WASHINGTON – A 36-year-old Minneapolis mother of two was prominently featured by President Obama in his State of the Union address. He called her family’s story “the reason I ran for this office” before pitching a score of tax reform and domestic policy proposals Tuesday.
Rebekah Erler was discovered last year when she wrote an eloquent letter to the president describing her middle-class struggles: She and her husband, Ben, moved to Minnesota after Ben’s business was crushed by the housing crash in Seattle. Rebekah took out student loans to go to local community college so she could become an accountant. They were doing OK in Minneapolis, they both had jobs, they had recently purchased a new house in St. Anthony, they had two healthy kids.

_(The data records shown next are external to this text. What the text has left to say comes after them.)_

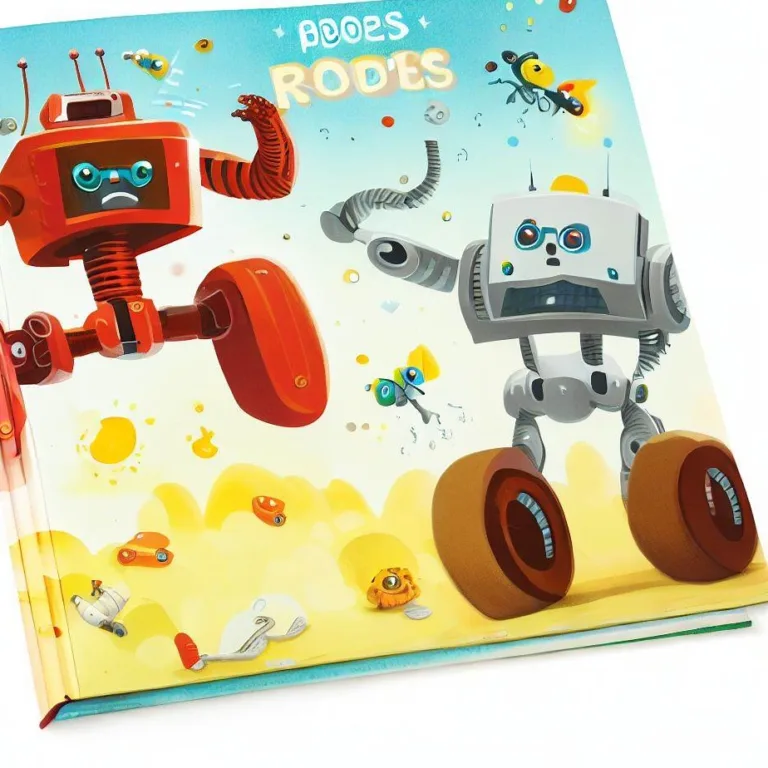Książka o robotach dla dzieci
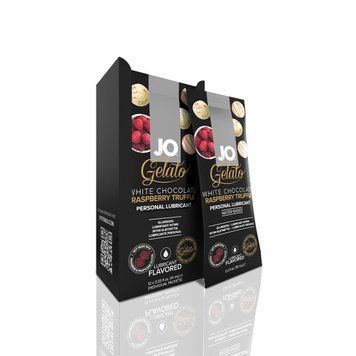 Набор лубрикантов Foil Display Box &ndash; JO Gelato - White Chocolate Raspberry &ndash; 12 x 10ml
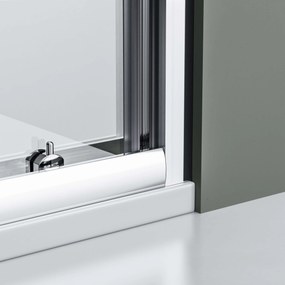 Drzwi prysznicowe przesuwne ze ścianką EX5056 mm szkło przezroczyste NANO - wysokość 195 cm - szerokość do wyboru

But, Rebekah wrote, costs of child care, groceries and day-to-day living was getting the better of the family. She decided to write the president. “I think after a long day, that night she sat down and just wanted to say something,” her husband told the Star Tribune at the time.
The letter resonated with Obama. He flew to Minneapolis last June and took Rebekah Erler to lunch at Matt’s bar in south Minneapolis during a two-day stay in the Twin Cities that included a couple of other speeches.
On Tuesday, in front of a joint session of Congress, he recounted the Erlers’ story. Rebekah was sitting in the first lady’s box. She had some time in the Oval Office Tuesday with a few other letter writers, and hung out with the president.
“We are a strong, tight-knit family who has made it through some very, very hard times,” Obama said. “America, Rebekah and Ben’s story is our story. They represent the millions who have worked hard and scrimped and sacrificed and retooled … You’re the people I was thinking of six years ago today, in the darkest months of the [economic] crisis.”